**Quoted passage:**
⟨

From 2cbde0e6fd08b8716225a51d4e11e305b2ba61f0 Mon Sep 17 00:00:00 2001
From: Sanketh Varamballi <sankethv03@gmail.com>
Date: Tue, 20 Sep 2022 17:35:01 -0400
Subject: [PATCH] added static typing to data_utils.py

---
 dataprofiler/data_readers/data_utils.py | 63 +++++++++++++------------
 1 file changed, 33 insertions(+), 30 deletions(-)

diff --git a/dataprofiler/data_readers/data_utils.py b/dataprofiler/data_readers/data_utils.py
index 6e7abeec0..1708b072c 100644
--- a/dataprofiler/data_readers/data_utils.py
+++ b/dataprofiler/data_readers/data_utils.py
@@ -1,10 +1,12 @@
 """Contains functions for data readers."""

⟩

**Raw records:**
⟨

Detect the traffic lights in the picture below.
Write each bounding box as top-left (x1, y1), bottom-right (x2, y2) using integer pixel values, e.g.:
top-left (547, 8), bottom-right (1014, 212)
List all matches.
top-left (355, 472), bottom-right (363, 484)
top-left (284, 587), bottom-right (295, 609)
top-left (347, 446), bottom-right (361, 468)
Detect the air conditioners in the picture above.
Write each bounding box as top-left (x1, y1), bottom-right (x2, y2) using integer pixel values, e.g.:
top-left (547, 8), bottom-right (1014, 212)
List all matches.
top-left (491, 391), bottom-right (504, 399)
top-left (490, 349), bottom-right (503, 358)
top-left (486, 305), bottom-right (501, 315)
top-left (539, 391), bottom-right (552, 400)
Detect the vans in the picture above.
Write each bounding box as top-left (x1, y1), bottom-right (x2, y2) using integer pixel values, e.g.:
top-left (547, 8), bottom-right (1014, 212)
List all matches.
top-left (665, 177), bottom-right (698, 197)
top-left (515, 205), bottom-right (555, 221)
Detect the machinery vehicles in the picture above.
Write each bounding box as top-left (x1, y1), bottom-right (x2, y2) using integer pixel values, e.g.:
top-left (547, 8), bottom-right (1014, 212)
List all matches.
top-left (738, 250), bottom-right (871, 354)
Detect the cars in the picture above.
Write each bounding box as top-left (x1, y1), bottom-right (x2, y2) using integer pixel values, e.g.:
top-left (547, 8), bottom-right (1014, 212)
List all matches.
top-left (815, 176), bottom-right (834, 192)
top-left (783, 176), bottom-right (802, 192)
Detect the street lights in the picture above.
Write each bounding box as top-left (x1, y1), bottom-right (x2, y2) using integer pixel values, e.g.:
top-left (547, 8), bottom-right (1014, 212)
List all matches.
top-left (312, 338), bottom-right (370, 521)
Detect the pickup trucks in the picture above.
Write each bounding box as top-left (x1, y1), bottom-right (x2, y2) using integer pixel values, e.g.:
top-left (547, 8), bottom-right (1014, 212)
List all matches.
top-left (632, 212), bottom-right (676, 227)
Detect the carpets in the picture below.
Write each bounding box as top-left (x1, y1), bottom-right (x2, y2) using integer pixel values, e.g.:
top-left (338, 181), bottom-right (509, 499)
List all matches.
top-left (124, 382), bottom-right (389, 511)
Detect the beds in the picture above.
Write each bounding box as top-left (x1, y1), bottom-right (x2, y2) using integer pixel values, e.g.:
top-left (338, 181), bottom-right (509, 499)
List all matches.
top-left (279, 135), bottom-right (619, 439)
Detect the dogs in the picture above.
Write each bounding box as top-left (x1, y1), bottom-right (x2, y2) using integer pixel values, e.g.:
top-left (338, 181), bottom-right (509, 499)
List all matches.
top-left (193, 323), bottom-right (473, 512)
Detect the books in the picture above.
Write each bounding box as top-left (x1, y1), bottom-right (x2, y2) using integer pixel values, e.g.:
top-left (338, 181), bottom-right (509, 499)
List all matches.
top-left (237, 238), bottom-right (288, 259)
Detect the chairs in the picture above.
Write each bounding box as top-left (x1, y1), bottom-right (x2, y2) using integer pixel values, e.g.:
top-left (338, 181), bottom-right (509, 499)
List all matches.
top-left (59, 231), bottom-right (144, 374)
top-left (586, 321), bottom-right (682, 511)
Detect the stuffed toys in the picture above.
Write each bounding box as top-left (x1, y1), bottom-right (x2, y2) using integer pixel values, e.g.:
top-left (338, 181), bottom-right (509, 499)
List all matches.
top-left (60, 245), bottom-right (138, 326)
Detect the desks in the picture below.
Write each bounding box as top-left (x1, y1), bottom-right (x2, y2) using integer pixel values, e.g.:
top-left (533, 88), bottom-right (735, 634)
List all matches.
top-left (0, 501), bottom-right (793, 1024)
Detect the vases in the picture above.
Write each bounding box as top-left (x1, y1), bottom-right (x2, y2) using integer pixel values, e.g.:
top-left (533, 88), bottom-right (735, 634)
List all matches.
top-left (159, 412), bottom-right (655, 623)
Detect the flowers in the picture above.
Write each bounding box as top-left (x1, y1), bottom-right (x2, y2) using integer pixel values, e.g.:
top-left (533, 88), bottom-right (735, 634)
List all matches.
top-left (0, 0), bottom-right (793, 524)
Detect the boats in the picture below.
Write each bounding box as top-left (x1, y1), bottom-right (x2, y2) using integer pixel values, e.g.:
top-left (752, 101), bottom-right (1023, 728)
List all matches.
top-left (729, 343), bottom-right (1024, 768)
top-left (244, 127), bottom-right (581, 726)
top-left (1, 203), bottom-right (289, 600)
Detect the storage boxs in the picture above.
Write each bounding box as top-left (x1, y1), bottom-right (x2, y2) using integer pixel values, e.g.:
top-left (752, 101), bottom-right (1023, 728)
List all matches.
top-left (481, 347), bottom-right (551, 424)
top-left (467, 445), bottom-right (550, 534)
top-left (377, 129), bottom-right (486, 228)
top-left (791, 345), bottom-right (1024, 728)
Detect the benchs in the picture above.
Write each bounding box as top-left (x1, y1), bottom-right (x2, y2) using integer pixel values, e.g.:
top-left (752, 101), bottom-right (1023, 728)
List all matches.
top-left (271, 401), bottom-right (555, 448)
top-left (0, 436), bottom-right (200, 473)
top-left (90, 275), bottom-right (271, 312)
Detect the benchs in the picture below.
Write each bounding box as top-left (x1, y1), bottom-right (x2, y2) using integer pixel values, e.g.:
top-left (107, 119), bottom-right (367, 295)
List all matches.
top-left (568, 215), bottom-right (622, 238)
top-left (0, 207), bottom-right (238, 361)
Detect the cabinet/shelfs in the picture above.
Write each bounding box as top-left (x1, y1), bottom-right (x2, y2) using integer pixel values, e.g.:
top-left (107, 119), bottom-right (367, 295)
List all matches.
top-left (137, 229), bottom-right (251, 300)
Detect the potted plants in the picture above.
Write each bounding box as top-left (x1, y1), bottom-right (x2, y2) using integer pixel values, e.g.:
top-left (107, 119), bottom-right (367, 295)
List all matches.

⟩

**Do this:** Reproduce the patch header from "From 2cbde0e6fd08b8716225a51d4e11e305b2ba61f0 Mon" to "insertions(+), 30 deletions(-)". Work only from the patch text.

**Result:**
From 2cbde0e6fd08b8716225a51d4e11e305b2ba61f0 Mon Sep 17 00:00:00 2001
From: Sanketh Varamballi <sankethv03@gmail.com>
Date: Tue, 20 Sep 2022 17:35:01 -0400
Subject: [PATCH] added static typing to data_utils.py

---
 dataprofiler/data_readers/data_utils.py | 63 +++++++++++++------------
 1 file changed, 33 insertions(+), 30 deletions(-)